Potrafię pojechać samochodem, do pracy czy sklepów, które znam, boje się nowości, boje się poruszać pieszo czy komunikacją miejska w nieznane. Pracuje w szpitalu i w innym miejscu związanym z medycyną, praca na oddziale powoduje, ze strasznie boje się że może ja jednak jestem na coś chora, może to guz mózgu, że mam takie lęki i fobie. Problem z lękami mam od 12/13 roku życia, a dopiero teraz się przełamałam i zaczęłam terapię u psychoterapeutki (jestem po 1 spotkaniu).
Świetny blog i taki świeży, a nie jakaś staroć na której nikt się nie udziela. Super czyta się wszystkie wpisy i daje mi to wiarę, jak wszystko może się zmienić na lepsze.

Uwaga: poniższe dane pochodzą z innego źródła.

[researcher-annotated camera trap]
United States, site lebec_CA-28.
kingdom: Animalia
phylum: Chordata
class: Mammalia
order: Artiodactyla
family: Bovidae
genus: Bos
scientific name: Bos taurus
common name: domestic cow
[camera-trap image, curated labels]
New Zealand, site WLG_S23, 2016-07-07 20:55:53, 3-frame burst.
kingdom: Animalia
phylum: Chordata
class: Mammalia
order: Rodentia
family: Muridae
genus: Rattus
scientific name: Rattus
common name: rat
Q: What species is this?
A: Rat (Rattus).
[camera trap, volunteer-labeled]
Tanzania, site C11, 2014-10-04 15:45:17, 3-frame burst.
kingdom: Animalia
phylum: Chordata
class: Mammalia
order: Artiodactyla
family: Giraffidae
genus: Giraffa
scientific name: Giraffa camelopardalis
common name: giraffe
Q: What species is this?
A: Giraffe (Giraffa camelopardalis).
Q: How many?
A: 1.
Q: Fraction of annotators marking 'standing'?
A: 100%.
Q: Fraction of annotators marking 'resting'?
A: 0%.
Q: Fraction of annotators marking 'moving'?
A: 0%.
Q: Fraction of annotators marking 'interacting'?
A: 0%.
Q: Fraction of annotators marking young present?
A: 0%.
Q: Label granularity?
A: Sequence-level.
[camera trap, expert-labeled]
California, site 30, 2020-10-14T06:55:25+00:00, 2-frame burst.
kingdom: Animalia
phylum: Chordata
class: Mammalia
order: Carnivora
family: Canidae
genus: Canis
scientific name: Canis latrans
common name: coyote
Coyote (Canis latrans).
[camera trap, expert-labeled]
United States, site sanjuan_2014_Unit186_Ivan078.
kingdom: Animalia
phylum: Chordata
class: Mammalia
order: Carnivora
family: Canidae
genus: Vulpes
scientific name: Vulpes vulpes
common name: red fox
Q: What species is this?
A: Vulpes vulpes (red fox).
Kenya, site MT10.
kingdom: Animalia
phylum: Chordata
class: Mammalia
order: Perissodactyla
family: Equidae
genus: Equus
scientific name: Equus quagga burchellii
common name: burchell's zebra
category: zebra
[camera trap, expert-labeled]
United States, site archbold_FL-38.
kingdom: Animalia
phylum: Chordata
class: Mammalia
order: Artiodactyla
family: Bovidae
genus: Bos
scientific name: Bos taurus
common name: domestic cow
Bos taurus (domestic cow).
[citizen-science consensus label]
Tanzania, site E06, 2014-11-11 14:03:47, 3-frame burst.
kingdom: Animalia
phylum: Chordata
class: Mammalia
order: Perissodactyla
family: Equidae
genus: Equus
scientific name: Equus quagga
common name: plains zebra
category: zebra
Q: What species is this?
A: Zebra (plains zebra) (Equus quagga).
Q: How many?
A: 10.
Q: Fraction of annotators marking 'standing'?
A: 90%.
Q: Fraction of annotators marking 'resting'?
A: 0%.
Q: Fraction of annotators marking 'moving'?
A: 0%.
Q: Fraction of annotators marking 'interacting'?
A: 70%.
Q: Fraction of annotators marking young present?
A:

Cześć! Panika zawsze przychodzi jak wychodzisz poza Twoją strefę komfortu. Żeby się jej pozbyć to warto przełamywać lęki i robić dużo nowości 🙂 Oczywiście to nie jest proste, a wręcz przerażające, ale każdy kolejny raz będzie łatwiejszy – obiecuję! Właśnie dlatego postawiłam na dostęp premium. Blog żyje i zarabia, a przy okazji jak ktoś zechce kopiować moje treści i dawać jako swoje, to musi się postarać 🙂
Ja nie wiem na jakim etapie jestem, bo chyba się ciągle cofam i to na klęczkach. Był już dobry czas, a teraz codziennie miewam somat, który nie daje normalnie żyć, a mianowicie duszności. Są ze mną od rana do wieczora, cały czas, kręci się od nich w głowie, nie mogę wziąć pełnego wdechu, ciągłe napięcie i wrażenie, że się po prostu duszę. Nie mam siły z tym już walczyć…
Rozumiem doskonale. Wiem jakie to trudne. Duszności przy atakach duszności, to tylko wrażenie duszności. Gdyby ktoś zmierzył poziom tlenu w Twojej krwi, to byłby w najlepszym porządku. To jest zupełnie niegroźne i im bardziej się na tym skupisz tym więcej siły nabierze. Postaraj się jak najwięcej ruszać na świeżym powietrzu (długie marsze, jogging itp). To pomoże Ci od ręki. A długofalowo warto poszerzać wiedzę na temat swoich objawów: skąd się biorą (tak technicznie jak się tworzą w ciele) jak nimi zarządzać itd. Wtedy po prostu znikają.